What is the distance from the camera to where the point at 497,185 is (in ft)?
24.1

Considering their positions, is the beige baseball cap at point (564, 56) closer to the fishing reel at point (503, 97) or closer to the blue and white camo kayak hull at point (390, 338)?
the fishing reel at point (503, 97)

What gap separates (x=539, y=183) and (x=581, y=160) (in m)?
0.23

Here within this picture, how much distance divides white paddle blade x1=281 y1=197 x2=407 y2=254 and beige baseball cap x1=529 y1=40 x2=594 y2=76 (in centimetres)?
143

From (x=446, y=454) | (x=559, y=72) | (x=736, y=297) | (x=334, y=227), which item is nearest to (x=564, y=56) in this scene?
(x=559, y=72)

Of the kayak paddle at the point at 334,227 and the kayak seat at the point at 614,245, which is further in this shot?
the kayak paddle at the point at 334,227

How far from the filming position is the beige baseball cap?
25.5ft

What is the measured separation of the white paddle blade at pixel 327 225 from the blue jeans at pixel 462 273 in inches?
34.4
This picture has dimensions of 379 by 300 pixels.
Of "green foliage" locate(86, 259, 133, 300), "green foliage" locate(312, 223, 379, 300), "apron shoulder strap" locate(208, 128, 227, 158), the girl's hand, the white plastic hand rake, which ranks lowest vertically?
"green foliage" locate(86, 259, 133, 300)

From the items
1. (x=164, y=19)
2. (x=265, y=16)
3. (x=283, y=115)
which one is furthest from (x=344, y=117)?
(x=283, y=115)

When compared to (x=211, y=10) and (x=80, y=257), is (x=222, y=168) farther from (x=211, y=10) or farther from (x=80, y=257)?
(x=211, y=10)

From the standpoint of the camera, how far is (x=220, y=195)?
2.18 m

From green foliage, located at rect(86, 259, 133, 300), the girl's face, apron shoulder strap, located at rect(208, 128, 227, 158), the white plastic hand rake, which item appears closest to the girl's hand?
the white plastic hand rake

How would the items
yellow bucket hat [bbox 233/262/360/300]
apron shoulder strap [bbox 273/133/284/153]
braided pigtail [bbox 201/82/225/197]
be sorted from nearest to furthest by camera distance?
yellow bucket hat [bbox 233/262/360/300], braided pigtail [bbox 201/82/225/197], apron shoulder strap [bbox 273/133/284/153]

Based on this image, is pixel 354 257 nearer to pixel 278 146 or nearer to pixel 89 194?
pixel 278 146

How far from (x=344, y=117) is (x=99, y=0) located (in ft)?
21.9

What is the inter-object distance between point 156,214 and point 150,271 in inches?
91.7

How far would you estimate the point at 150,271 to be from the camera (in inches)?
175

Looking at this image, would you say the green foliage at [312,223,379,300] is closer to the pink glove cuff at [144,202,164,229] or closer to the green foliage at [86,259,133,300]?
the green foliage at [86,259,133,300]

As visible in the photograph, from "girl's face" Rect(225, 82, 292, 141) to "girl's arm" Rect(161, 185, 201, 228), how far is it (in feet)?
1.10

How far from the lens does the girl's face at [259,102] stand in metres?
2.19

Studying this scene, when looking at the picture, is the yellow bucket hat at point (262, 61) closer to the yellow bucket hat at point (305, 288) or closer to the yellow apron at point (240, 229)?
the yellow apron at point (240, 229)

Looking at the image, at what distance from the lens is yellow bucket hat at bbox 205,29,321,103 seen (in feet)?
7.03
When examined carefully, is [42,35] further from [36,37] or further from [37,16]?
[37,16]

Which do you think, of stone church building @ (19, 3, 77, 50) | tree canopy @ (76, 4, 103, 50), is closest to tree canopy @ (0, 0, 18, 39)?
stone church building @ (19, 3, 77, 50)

+--

THE REQUEST: Quote the whole listing above, leaving nothing out.

RESULT OF THE TASK:
What is the distance from the camera to where the point at 497,185 is (in ft)?
24.1

Considering their positions, is the beige baseball cap at point (564, 56) closer to the fishing reel at point (503, 97) or closer to the blue and white camo kayak hull at point (390, 338)?
the fishing reel at point (503, 97)

What gap separates (x=539, y=183) and (x=581, y=160) (in m)?
0.23

Here within this picture, how much distance divides white paddle blade x1=281 y1=197 x2=407 y2=254 and beige baseball cap x1=529 y1=40 x2=594 y2=76 (in centimetres)?
143

From (x=446, y=454) | (x=559, y=72) | (x=736, y=297) | (x=334, y=227), which item is nearest to (x=564, y=56) in this scene?
(x=559, y=72)

Of the kayak paddle at the point at 334,227 and the kayak seat at the point at 614,245, which is further in this shot?
the kayak paddle at the point at 334,227

How far from the filming position is the beige baseball cap?
25.5ft

What is the measured separation of the white paddle blade at pixel 327 225 from the blue jeans at pixel 462 273 in inches?
34.4
This picture has dimensions of 379 by 300 pixels.
Of "green foliage" locate(86, 259, 133, 300), "green foliage" locate(312, 223, 379, 300), "apron shoulder strap" locate(208, 128, 227, 158), the girl's hand, the white plastic hand rake, which ranks lowest vertically?
"green foliage" locate(86, 259, 133, 300)

From the items
1. (x=164, y=19)
2. (x=265, y=16)
3. (x=283, y=115)
which one is furthest from (x=344, y=117)?
(x=283, y=115)

When compared to (x=211, y=10) and (x=80, y=257), is (x=222, y=168) farther from (x=211, y=10) or farther from (x=80, y=257)?
(x=211, y=10)

From the standpoint of the camera, how far is (x=220, y=195)?
2.18 m

From green foliage, located at rect(86, 259, 133, 300), the girl's face, apron shoulder strap, located at rect(208, 128, 227, 158), the white plastic hand rake, which item appears closest to the girl's hand?
the white plastic hand rake

How would the items
yellow bucket hat [bbox 233/262/360/300]
apron shoulder strap [bbox 273/133/284/153]
braided pigtail [bbox 201/82/225/197]
be sorted from nearest to furthest by camera distance?
yellow bucket hat [bbox 233/262/360/300], braided pigtail [bbox 201/82/225/197], apron shoulder strap [bbox 273/133/284/153]

Based on this image, is pixel 354 257 nearer to pixel 278 146 or nearer to pixel 89 194?
pixel 278 146

How far from (x=344, y=117) is (x=99, y=0) located (in ft)?
21.9

What is the inter-object distance between point 156,214 and point 150,271 in inches?
91.7

How far would you estimate the point at 150,271 to be from the camera (in inches)?
175

Looking at this image, would you say the green foliage at [312,223,379,300] is closer to the pink glove cuff at [144,202,164,229] or closer to the green foliage at [86,259,133,300]?
the green foliage at [86,259,133,300]

As visible in the photograph, from "girl's face" Rect(225, 82, 292, 141) to "girl's arm" Rect(161, 185, 201, 228), how far is it (in feet)?
1.10

How far from the lens does the girl's face at [259,102] stand in metres?
2.19

Studying this scene, when looking at the picture, is the yellow bucket hat at point (262, 61) closer to the yellow bucket hat at point (305, 288) or closer to the yellow apron at point (240, 229)?
the yellow apron at point (240, 229)

Looking at the image, at what distance from the lens is yellow bucket hat at bbox 205,29,321,103 seen (in feet)?
7.03
When examined carefully, is [42,35] further from [36,37] or further from [37,16]?
[37,16]

Which do you think, of stone church building @ (19, 3, 77, 50) | tree canopy @ (76, 4, 103, 50), is closest to tree canopy @ (0, 0, 18, 39)?
stone church building @ (19, 3, 77, 50)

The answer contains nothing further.